* _Text provided_:
+ + +

The code can easily be parallelized because an even number of walker can be assigned at each processor at the beginning and the simulation. Each processor can then run independently. It is necessary however after several iteration to check the number of walkers on each processor and balance the load among the processors because the number of walkers does not remain constant as the simulation proceeds. The load of this operation is anyway negligible for this specific case and the code scales linearly over the all range (1-256) on the T3E machines.

2.6   A global comparison

As final points of this section we want to compare the three families of codes looking at specific aspects of high performance computing (HPC). Table presents such a comparison. The three columns represents the three classes of codes we discussed above while each row indicates a peculiar characteristic of the HPC. An adjective defines the behavior of each class on that specific subject. From the table emerges clearly that the computational requirements of the three classes are quite different.

aspect Ab-initio Classical MD Quantum MC
Communications high high negligible
Memory requirements high moderate moderate
Parallelization strategy MPI MPI/Shared Memory MPI
Scalability high not scalable linear
Use of Linear Algebra kernel high almost null moderate
Accessing Cache good bad moderate
Table 3: Comparison between codes on different aspects of HPC.

3   The Beowulf machine

3.1   Cluster configuration

The cluster is composed of 4 dual processors computing nodes interconnected by 3 different network technologies: Fast Ethernet, Gigabit Ethernet and Myrinet. A service node is connected only to the Fast Ethernet network and performs as dhcp/boot/file server and batch scheduler.

+ + +

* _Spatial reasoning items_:
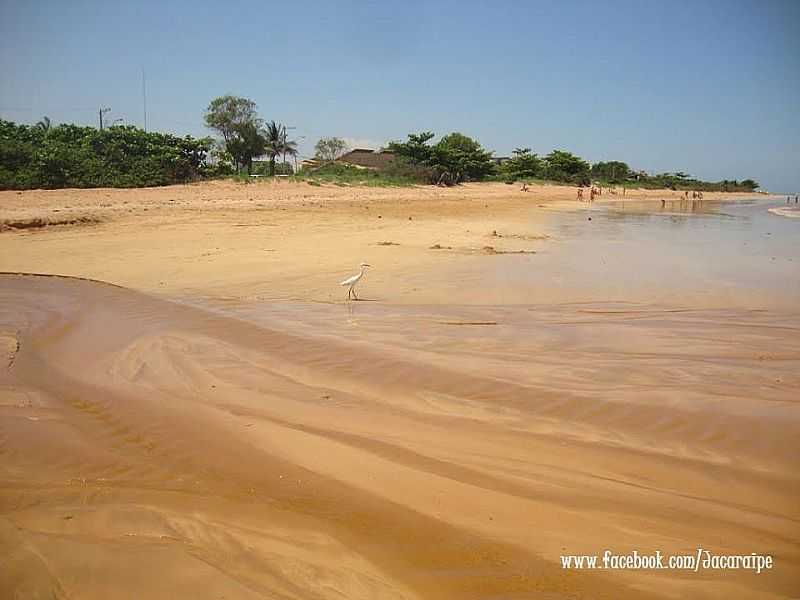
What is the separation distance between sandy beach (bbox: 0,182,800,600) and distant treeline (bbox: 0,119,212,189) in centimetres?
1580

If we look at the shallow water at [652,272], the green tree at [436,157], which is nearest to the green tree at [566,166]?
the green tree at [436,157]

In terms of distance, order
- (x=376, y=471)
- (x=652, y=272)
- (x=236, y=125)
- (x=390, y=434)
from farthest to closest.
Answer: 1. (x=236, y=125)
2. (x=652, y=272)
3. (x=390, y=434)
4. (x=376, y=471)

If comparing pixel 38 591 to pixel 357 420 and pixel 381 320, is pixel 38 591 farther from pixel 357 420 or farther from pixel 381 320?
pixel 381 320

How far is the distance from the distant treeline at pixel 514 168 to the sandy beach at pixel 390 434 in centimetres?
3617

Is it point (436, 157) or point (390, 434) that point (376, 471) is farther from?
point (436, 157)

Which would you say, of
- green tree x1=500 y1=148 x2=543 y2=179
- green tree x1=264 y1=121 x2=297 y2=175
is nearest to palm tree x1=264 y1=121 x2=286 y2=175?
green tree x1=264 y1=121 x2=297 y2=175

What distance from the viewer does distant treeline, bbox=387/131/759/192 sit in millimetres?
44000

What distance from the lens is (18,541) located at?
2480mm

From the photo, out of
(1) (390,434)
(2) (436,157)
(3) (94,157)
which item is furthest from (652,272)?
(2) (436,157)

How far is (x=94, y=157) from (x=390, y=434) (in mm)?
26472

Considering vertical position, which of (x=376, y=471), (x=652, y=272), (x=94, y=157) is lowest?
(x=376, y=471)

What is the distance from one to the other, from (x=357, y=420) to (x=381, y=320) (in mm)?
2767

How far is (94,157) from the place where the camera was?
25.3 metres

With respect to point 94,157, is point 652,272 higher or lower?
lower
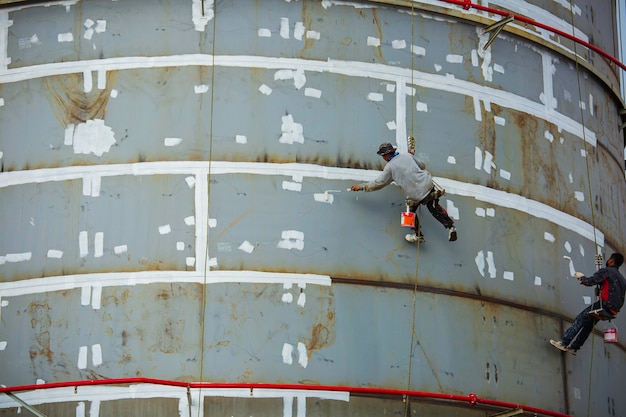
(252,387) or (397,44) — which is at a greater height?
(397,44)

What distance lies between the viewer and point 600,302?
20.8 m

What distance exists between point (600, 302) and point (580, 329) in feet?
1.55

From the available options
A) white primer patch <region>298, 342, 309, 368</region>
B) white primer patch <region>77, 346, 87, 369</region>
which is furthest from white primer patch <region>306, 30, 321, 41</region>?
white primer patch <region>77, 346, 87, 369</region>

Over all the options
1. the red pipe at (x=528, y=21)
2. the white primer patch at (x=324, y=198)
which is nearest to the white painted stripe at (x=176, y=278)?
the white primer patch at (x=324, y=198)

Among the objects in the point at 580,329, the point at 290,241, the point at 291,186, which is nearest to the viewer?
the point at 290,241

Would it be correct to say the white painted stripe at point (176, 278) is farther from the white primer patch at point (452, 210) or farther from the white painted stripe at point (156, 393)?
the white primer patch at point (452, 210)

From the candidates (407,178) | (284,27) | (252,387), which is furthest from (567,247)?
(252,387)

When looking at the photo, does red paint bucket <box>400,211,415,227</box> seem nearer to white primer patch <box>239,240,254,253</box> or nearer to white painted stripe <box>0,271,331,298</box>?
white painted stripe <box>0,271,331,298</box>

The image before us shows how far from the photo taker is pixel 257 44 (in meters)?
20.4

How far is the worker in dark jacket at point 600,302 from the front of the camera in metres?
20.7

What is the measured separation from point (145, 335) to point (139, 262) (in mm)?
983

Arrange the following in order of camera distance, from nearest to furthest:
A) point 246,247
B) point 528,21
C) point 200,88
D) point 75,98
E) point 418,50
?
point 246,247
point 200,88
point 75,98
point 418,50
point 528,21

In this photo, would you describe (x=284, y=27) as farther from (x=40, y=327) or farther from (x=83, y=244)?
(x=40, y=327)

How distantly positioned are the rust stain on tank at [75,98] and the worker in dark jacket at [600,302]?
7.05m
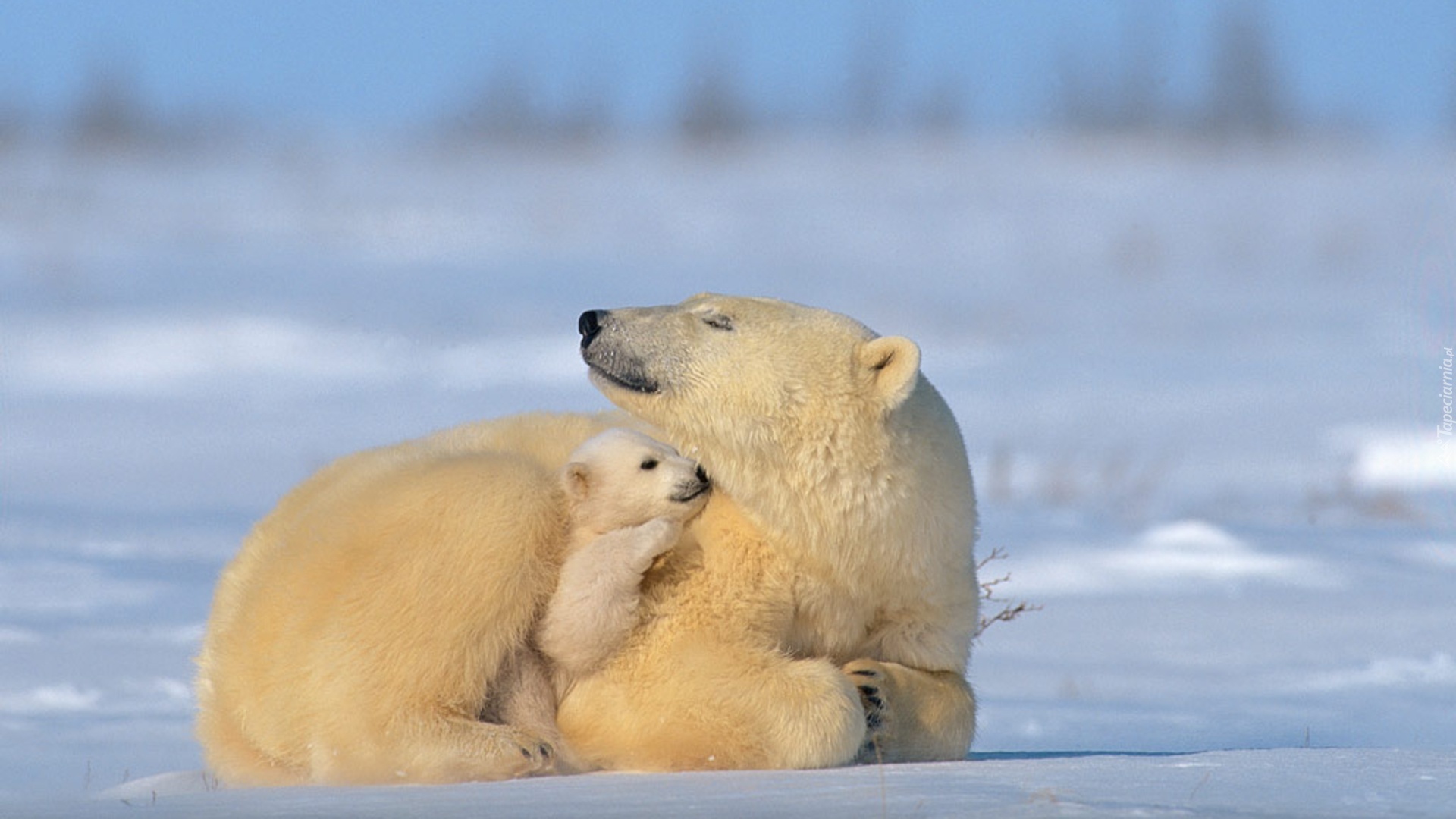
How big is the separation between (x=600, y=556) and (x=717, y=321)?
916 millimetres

+ + +

* _Task A_:
In the passage on HPC codes, which three network technologies connect the cluster's computing nodes?
* _Task B_:
Print the stretch of the passage on HPC codes from "As final points" through "aspects of HPC.".
* _Task C_:
According to the passage on HPC codes, why must the number of walkers on each processor be checked and the load rebalanced after several iterations?

* _Task answer A_:
Fast Ethernet, Gigabit Ethernet and Myrinet.

* _Task answer B_:
As final points of this section we want to compare the three families of codes looking at specific aspects of high performance computing (HPC). Table presents such a comparison. The three columns represents the three classes of codes we discussed above while each row indicates a peculiar characteristic of the HPC. An adjective defines the behavior of each class on that specific subject. From the table emerges clearly that the computational requirements of the three classes are quite different.

aspect Ab-initio Classical MD Quantum MC
Communications high high negligible
Memory requirements high moderate moderate
Parallelization strategy MPI MPI/Shared Memory MPI
Scalability high not scalable linear
Use of Linear Algebra kernel high almost null moderate
Accessing Cache good bad moderate
Table 3: Comparison between codes on different aspects of HPC.

* _Task answer C_:
The number of walkers does not stay constant as the simulation proceeds. So after several iterations, the walkers on each processor have to be counted and the load redistributed among the processors.